'''

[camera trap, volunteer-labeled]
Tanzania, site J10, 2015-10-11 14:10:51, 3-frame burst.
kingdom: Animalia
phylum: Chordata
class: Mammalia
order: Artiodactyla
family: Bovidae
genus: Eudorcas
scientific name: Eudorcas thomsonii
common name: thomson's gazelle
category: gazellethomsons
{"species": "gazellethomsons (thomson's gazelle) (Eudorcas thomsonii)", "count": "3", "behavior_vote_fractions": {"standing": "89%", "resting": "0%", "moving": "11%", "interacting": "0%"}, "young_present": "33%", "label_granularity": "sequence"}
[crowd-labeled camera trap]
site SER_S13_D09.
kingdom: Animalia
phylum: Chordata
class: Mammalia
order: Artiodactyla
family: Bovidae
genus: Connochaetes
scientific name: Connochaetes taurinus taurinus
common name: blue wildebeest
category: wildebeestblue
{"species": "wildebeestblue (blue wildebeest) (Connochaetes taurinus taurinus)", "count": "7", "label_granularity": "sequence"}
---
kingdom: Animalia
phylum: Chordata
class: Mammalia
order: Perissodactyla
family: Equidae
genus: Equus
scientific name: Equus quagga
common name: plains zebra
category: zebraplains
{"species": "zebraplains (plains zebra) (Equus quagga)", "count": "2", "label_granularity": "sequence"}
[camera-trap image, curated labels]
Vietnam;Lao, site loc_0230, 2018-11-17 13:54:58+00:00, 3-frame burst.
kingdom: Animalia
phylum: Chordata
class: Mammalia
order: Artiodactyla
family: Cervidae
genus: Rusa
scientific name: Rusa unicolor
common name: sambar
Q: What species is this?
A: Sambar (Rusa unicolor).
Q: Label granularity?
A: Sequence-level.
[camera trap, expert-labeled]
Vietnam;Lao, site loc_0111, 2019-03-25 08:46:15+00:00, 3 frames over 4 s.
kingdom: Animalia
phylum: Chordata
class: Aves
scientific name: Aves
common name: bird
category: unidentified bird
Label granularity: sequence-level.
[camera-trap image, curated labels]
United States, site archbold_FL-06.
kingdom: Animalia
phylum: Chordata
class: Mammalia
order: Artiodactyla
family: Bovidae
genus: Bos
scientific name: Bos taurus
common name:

'''

Output the full listing above once again, verbatim.

[camera trap, volunteer-labeled]
Tanzania, site J10, 2015-10-11 14:10:51, 3-frame burst.
kingdom: Animalia
phylum: Chordata
class: Mammalia
order: Artiodactyla
family: Bovidae
genus: Eudorcas
scientific name: Eudorcas thomsonii
common name: thomson's gazelle
category: gazellethomsons
{"species": "gazellethomsons (thomson's gazelle) (Eudorcas thomsonii)", "count": "3", "behavior_vote_fractions": {"standing": "89%", "resting": "0%", "moving": "11%", "interacting": "0%"}, "young_present": "33%", "label_granularity": "sequence"}
[crowd-labeled camera trap]
site SER_S13_D09.
kingdom: Animalia
phylum: Chordata
class: Mammalia
order: Artiodactyla
family: Bovidae
genus: Connochaetes
scientific name: Connochaetes taurinus taurinus
common name: blue wildebeest
category: wildebeestblue
{"species": "wildebeestblue (blue wildebeest) (Connochaetes taurinus taurinus)", "count": "7", "label_granularity": "sequence"}
---
kingdom: Animalia
phylum: Chordata
class: Mammalia
order: Perissodactyla
family: Equidae
genus: Equus
scientific name: Equus quagga
common name: plains zebra
category: zebraplains
{"species": "zebraplains (plains zebra) (Equus quagga)", "count": "2", "label_granularity": "sequence"}
[camera-trap image, curated labels]
Vietnam;Lao, site loc_0230, 2018-11-17 13:54:58+00:00, 3-frame burst.
kingdom: Animalia
phylum: Chordata
class: Mammalia
order: Artiodactyla
family: Cervidae
genus: Rusa
scientific name: Rusa unicolor
common name: sambar
Q: What species is this?
A: Sambar (Rusa unicolor).
Q: Label granularity?
A: Sequence-level.
[camera trap, expert-labeled]
Vietnam;Lao, site loc_0111, 2019-03-25 08:46:15+00:00, 3 frames over 4 s.
kingdom: Animalia
phylum: Chordata
class: Aves
scientific name: Aves
common name: bird
category: unidentified bird
Label granularity: sequence-level.
[camera-trap image, curated labels]
United States, site archbold_FL-06.
kingdom: Animalia
phylum: Chordata
class: Mammalia
order: Artiodactyla
family: Bovidae
genus: Bos
scientific name: Bos taurus
common name:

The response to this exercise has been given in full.